TO DO :: Can you set down, word for word, the stretch of the article on royalties for bundled books below that opens at "Is this a bundle" and ends after "the wholesale price]."?

GIVEN TEXT ::
** BEGIN **

**IVAN HOFFMAN, B.A., J.D.**

**What is the effect on the royalty when the
book is bundled? The answer depends upon what products are being bundled,
by whom and the total package price that the bundled package is sold for.**

**But the clause may also be a great deal more
open ended and may look something like a provision whereby the publisher
takes the amount it receives (the basis for calculating the royalty to
the author) and multiplies it by a fraction comparing the price of the
book with the total price of the package.**

**Under this version of the clause, the publisher
then multiplies this $50.00 by a fraction represented by the price of the
unbundled book ($50.00) divided by the total price of the bundled package
($100.00). Thus, $50 times ½ = $25.00. So the author's royalty is
x% of $25.00.**

**Assume an author royalty of 10% of the amount
received by the publisher [i.e. wholesale price]. Assume the same retail
prices as above. The royalty is 10% times $25.00 [$50.00 times $50/$100]
or $2.50 per book when sold in the bundle.**

**If the author had been paid the author's royalty
on the book without it being included in the bundle, the royalty would
be the same ($2.50) since the amount received by the publisher [i.e. the
wholesale price] would be $25.00 on the $50.00 book.**

**Since presumably the publisher bundled the
author's book with some other product or software because the book added
value to the package, the author is not getting the ride off that value
added. The author is getting only what the book would bring unbundled.**

**However, the publisher is receiving twice the
amount on the package but only paying the same dollar and cent royalty
as it would on the book alone.**

**Ordinarily, this is a money issue under any
circumstances. But suppose that the original work is a book and a CD-ROM.
Is this a bundle for the purposes of this clause meaning that the author
actually gets half of the otherwise stated royalties? [Assuming the same
prices even though I realize that adding a CD-ROM might not double the
cost to the consumer but the simplicity factor is at work here.] The response
is that this should be spelled out in the contract so that such an inclusion
of a CD does not reduce the royalties to the author.**

**But suppose the contract is unclear and suppose
for example that the publisher licenses the book to a third party who then
sells the bundled package. The publisher may then receive a royalty per
package in the neighborhood of 15% based upon the percentage that this
book bears to the total package price. So the publisher receives a royalty
of $7.50 in this example. [15% times $50.00 i.e. the wholesale price].

** END **

DATA SHOWN ::
** BEGIN **

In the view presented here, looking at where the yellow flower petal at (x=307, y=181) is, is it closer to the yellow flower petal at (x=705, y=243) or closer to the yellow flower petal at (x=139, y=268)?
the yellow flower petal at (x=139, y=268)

** END **

PROBLEM SOLUTION ::
Is this a bundle for the purposes of this clause meaning that the author
actually gets half of the otherwise stated royalties? [Assuming the same
prices even though I realize that adding a CD-ROM might not double the
cost to the consumer but the simplicity factor is at work here.] The response
is that this should be spelled out in the contract so that such an inclusion
of a CD does not reduce the royalties to the author.**

**But suppose the contract is unclear and suppose
for example that the publisher licenses the book to a third party who then
sells the bundled package. The publisher may then receive a royalty per
package in the neighborhood of 15% based upon the percentage that this
book bears to the total package price. So the publisher receives a royalty
of $7.50 in this example. [15% times $50.00 i.e. the wholesale price].